New Seasons is the best of its kind!
This scenario is one similar to some of the marketing Whole Foods started doing when they got to be too big to legitimately maintain their organic credo. Your stores do enough good things, don't spin what is really going on with this dairy situation as that won't help your reputation at all. The comments on the Oregonian article are still being populated with hateful dialogue between neighbors and people that work or have sympathy towards the dairy and it is beyond getting ugly. I am not sure where there is any argument when the neighbors cant go outside without gasping and the state of Oregon has fined the dairies more than any other producer (ever). Organic shoppers don't have the patience for the dairies you use to learn how to run their operation right without polluting and still giving pasture access to their cows, and it also seems appropriate that they scale down their production to be responsible market producers. Maybe New Seasons can find another dairy or two to help supply a more responsible inventory for your stores then you will also be more true to your supply philosophy or healthy, local producers? thanks.

Tyler R said...

I see the tags didn't include words such as: violation, manure, neighbor abuse, nepotism, cover-up or disposal loopholes. Superficial appearances must be maintained, as per usual.

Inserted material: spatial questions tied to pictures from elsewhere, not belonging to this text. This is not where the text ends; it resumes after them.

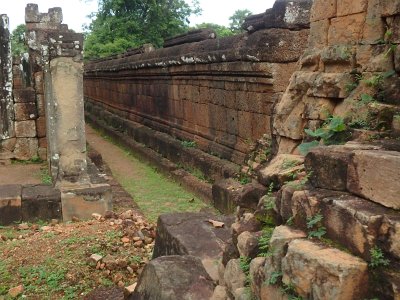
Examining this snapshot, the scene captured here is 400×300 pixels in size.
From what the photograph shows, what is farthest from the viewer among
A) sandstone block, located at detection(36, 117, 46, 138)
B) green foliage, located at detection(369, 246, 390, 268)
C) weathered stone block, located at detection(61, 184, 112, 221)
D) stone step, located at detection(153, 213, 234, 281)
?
sandstone block, located at detection(36, 117, 46, 138)

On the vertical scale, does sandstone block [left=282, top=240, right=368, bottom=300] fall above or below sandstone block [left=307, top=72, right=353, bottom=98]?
below

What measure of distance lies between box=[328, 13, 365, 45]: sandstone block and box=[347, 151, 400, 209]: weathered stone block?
3.27 feet

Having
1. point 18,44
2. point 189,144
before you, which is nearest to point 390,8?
point 189,144

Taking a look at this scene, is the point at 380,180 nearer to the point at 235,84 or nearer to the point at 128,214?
the point at 128,214

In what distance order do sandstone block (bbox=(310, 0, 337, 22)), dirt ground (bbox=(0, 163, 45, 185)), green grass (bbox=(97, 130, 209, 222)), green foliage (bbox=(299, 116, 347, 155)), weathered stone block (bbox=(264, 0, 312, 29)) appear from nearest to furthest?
1. green foliage (bbox=(299, 116, 347, 155))
2. sandstone block (bbox=(310, 0, 337, 22))
3. weathered stone block (bbox=(264, 0, 312, 29))
4. green grass (bbox=(97, 130, 209, 222))
5. dirt ground (bbox=(0, 163, 45, 185))

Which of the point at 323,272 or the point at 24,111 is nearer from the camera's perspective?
the point at 323,272

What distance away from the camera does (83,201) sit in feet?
20.9

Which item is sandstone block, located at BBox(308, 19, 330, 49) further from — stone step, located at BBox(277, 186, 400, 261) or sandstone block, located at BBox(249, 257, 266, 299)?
sandstone block, located at BBox(249, 257, 266, 299)

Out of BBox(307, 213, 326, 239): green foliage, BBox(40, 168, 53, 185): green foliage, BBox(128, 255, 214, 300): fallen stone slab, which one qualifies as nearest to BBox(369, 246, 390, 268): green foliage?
BBox(307, 213, 326, 239): green foliage

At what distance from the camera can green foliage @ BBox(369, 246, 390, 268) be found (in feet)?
5.88

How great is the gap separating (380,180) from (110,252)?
11.1 feet

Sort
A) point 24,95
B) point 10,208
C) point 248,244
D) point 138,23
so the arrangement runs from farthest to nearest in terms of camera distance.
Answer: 1. point 138,23
2. point 24,95
3. point 10,208
4. point 248,244

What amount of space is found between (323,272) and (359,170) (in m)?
0.47

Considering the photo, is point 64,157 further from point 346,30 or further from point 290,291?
point 290,291
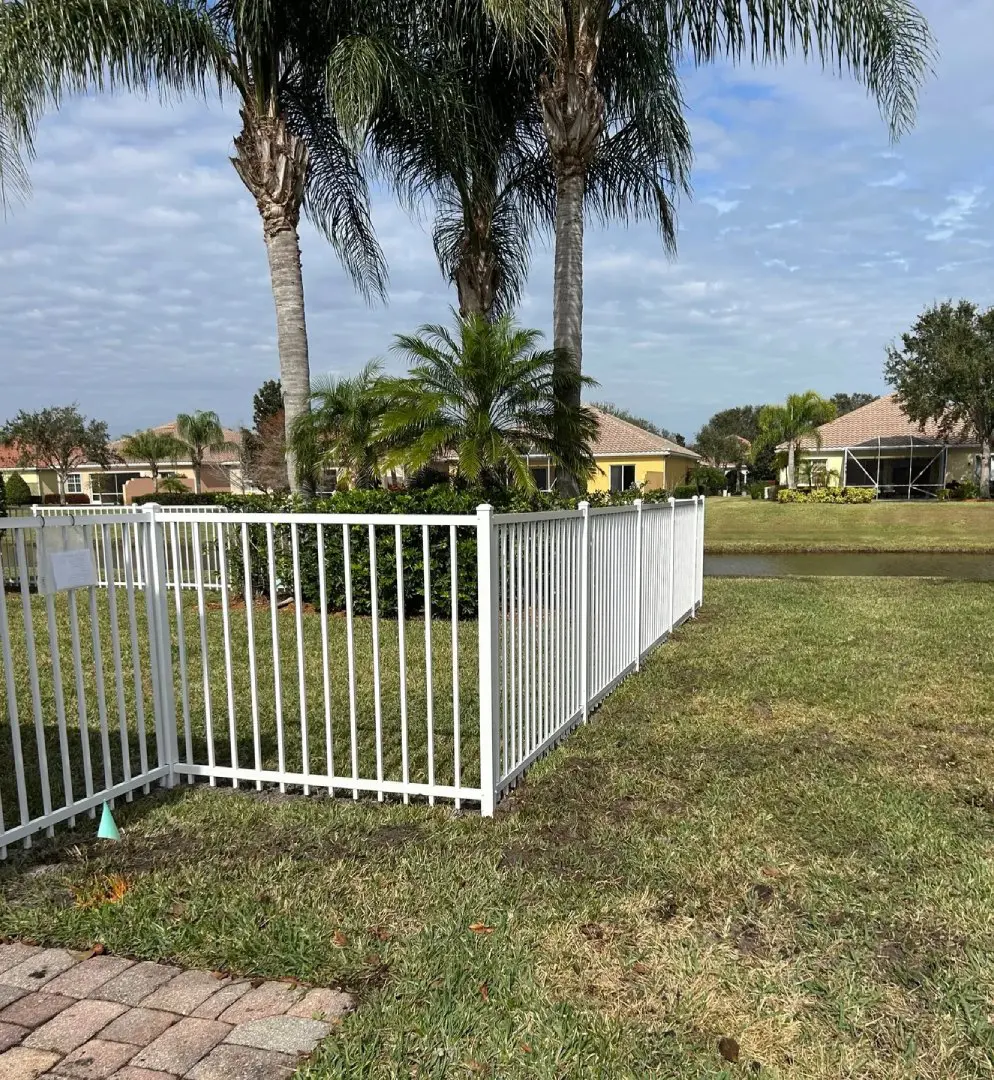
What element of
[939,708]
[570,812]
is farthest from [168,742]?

mom looking for real food said...

Support local farmers is all over New Seasons ads. Nice thought, but local is only better can visit the producers to see what they are doing. I doubt there is an open invitation to the Eggerts dairies. Just being legally certified doesn't mean much anymore as the state and ODA are essentially in the pocket of the bigger producers. The director of the ODA is a piece of work in this regard...she only gives lip service to local food, just enough to keep the heat off her where not actually promoting or helping ease regulations for smaller responsible operations so they can compete and offer genuinely safe and nutritious food.

Antonia Xiao said...

Question: I have two young daughters ages 3 and 1. Are organic produce better for them? I have not fed my kids any fresh strawberries because I heard on Dr. Oz that a child can get allergic to them. What are your thoughts? Thanks.

Allison said...

It sounds like one of our staff nutritionists could help answer your questions. Please send a message to for help!
-Allison @ New Seasons Market

Stephan said...

I live in other part and you should know if almost all our food aren't fresh but frozen food. i can see farm area when I drive my car down to the street but it seems like almost all market and hypermarket near my house are not filled with their product.I hope there is new season there or at least I can have similar event there.